北海青女道,你这个样子比刚才可爱多了。有道是母债子还,我和你娘的恩恩怨怨麻烦你偿还一下吧。

无支月心道,这鲨鱼丸好大的口气,怼天怼地怼完鳌尊怼小泥,被小泥的娘压在巨人礁下,可能就是因为毒舌加嘴贱,做人不能太毒舌,做妖不能太青女。

那青女不再与众人逞口舌之快,在那如狼似牛的怪物上想要立起身来,可能她的座骑和她的真身分开的日子太久,数百年没有一起并肩战斗磨合过。总之,她们之间缺乏一种叫做默契的东西。

青女刚想站起来,座骑以为她马上要发起进攻,咆哮着就挺起前肢,直起上半身,青女这厢还没站稳,刹那间就被它抖落到海里,听得扑通一声,溅起一阵浪花,座骑听得扑通一声,呆呆的四处寻找,可惜它后脑勺没长眼睛,不知道它亲爱的主人被它抖落到了水中,此情此景十分滑稽,就像谁点了众人笑穴,无支月再也忍受不住了,在嘟囔背上哈哈大笑起来。

第59章 变真身意外陡生

话说那牛逼哄哄来自北海道的杀女士自掉落水中良久没有出来,就在众人以为她被淹死之际。只见她从海里露出一个被海水打湿的脑袋,长长的秀发被海水浸湿,此时湿哒哒的紧贴在头皮上,好像是没有用对洗发水,就是这么没有自信。

她自觉丢脸至极,只露出一对褐色的眼睛,机警的打量着四周,俗话说一鼓作气,再而衰,又道是出师未捷身先死。
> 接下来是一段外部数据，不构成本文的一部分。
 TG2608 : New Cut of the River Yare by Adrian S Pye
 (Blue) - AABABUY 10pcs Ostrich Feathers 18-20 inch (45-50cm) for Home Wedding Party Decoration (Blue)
此时来形容这位北海道青色的落水女士再合适不过。

杀女士在那怪兽身后小心翼翼,叫声,卷耳。

那叫做卷耳的怪兽恍恍惚惚中听到主人在叫自己,扭着头四下寻找,杀女士在海里恨铁不成钢大叫道,你这南蛮子,老娘在这呢!

卷耳这才发现泡在水中的杀虞丸,卷耳心道你怎么泡到水里去了?

想把杀女士拱出来,杀女士犹自躲在海里不肯出来,众人不解,只有在场的无支月心下了然,肯定是湿身了,曲线必露。

小泥不明就里,喊道,你怎么不出来了?刚才不是叫嚣的挺厉害的么,还敢亵渎我娘,我娘可没你这么搞笑。

杀虞丸听到他娘,想到恶妇波波冬把自己压在巨人礁的旧恨,当即要暴走,就像斗牛看见红布一样,怒不可遏,当下,仰天长啸,啊啊啊!一场变身的风暴说来就来。

只见海面上波浪起伏,不多时已是惊涛骇浪,湿哒哒用错洗发水的鱼丸女士已不见身影,不多时一条周身披麟青面獠牙的青色巨蛇从海里探出头来,原来这才是青女的真身,来自北海道的小青。

杀虞丸此时口吐人声道,来吧,放马过来,让暴风雨来的更猛烈些吧!你们这帮蠢驴,明年的今天就是你们的祭日。

众人心道可能灵魂刚回归本体,也有可能她刚才毫无防备砸水里,脑袋进水了。怎么精神还不正常了呢。

说时迟那时快,杀虞丸舞动着巨大的身躯向小泥冲来,嘟囔见势不好,火速飞向高空,杀虞丸快如闪电,在空中御风而行,卷耳在海面上踏浪而行,对嘟囔穷追不舍,眼见着那青蛇就要追上嘟囔,张开血盆大口,露出锋利的獠牙,嘟囔当即在空中一个快速转身,无支月等人感觉像坐在过山车上一样潇洒快乐,如果不是身后有个血盆大口穷追不舍,真想高声歌唱来啊,快活啊,反正有大把...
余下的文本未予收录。